REQUIRED TASK 1 | In the news report on the speeding appeal, how much must Lacey-Hasting pay in costs?
REQUIRED TASK 2 | Can you format the lines of the records as a numbered list, starting with the line containing "What is the distance" and going on through the line containing "6.00 meters", leaving out blank lines?

Giving evidence, Lacey-Hasting said: "There have been occasions where I have said to the supply agency I have a few things on, and said if you can find someone else [another supply teacher] then great, but if you can't, please get back to me.

"They will say we have already tried three to four other people, so at that point I have to rejig my day."

Mr Powell said there was a "teacher shortage" and that it was "difficult" to fill last-minute slots in rural schools.

But prosecutor Faye Rolfe said the company he works for cannot be the only one supplying teachers in Norfolk.

She said: "He makes the basis that he will not be in hardship, but the children and the county will.

"The argument that he is an absolute core service is not sustainable and is not enough to meet the high hurdle of exceptional hardship."

The court heard that on the day of the speeding offence, Lacey-Hasting had been working at a small rural school near Fakenham and was returning for a doctor's appointment.

Mr Powell said: "It was going to be a tight run, he was running late because a parent at the school had asked to see him at the end of the school day and that took longer than expected."

His case was dealt with through the single justice procedure at Norwich's magistrates' court, which meant he was not present for the hearing and unable to provide a defence.

However his driving ban was suspended when he appealed the decision.

Judge Andrew Shaw said: "We are not satisfied he [Lacey-Hasting] has come anywhere close to establishing exceptional hardship."

The appeal was dismissed and he must pay £260 in costs. The six month disqualification was imposed by the court.

MATERIAL FOR THIS EXERCISE |
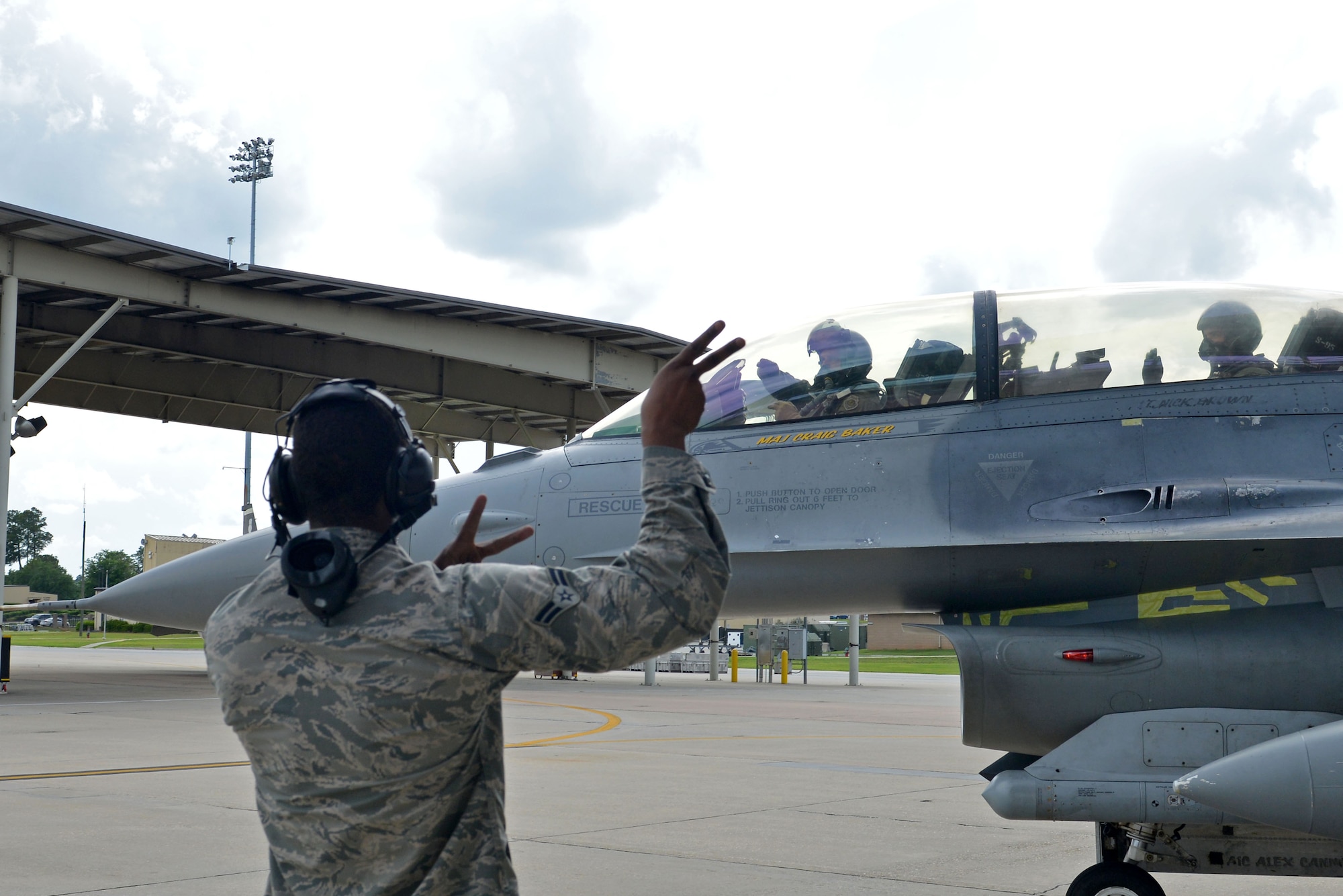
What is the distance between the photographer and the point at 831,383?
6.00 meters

==

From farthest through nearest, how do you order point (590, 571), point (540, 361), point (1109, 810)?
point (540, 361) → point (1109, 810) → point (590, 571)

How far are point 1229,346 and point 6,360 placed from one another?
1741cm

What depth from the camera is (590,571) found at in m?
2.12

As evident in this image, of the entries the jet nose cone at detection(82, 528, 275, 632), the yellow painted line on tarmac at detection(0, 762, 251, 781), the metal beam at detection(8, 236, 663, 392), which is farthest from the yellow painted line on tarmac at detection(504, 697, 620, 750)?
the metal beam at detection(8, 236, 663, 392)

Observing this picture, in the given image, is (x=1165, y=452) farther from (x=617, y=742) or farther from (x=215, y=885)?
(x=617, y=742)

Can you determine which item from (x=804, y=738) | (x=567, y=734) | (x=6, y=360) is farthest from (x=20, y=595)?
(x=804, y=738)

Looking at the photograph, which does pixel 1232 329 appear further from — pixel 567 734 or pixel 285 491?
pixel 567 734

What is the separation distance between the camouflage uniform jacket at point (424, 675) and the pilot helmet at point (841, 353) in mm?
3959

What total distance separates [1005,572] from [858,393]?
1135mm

TASK RESULT 1 | £260

TASK RESULT 2 |
1. What is the distance between the photographer and the point at 831,383?
2. 6.00 meters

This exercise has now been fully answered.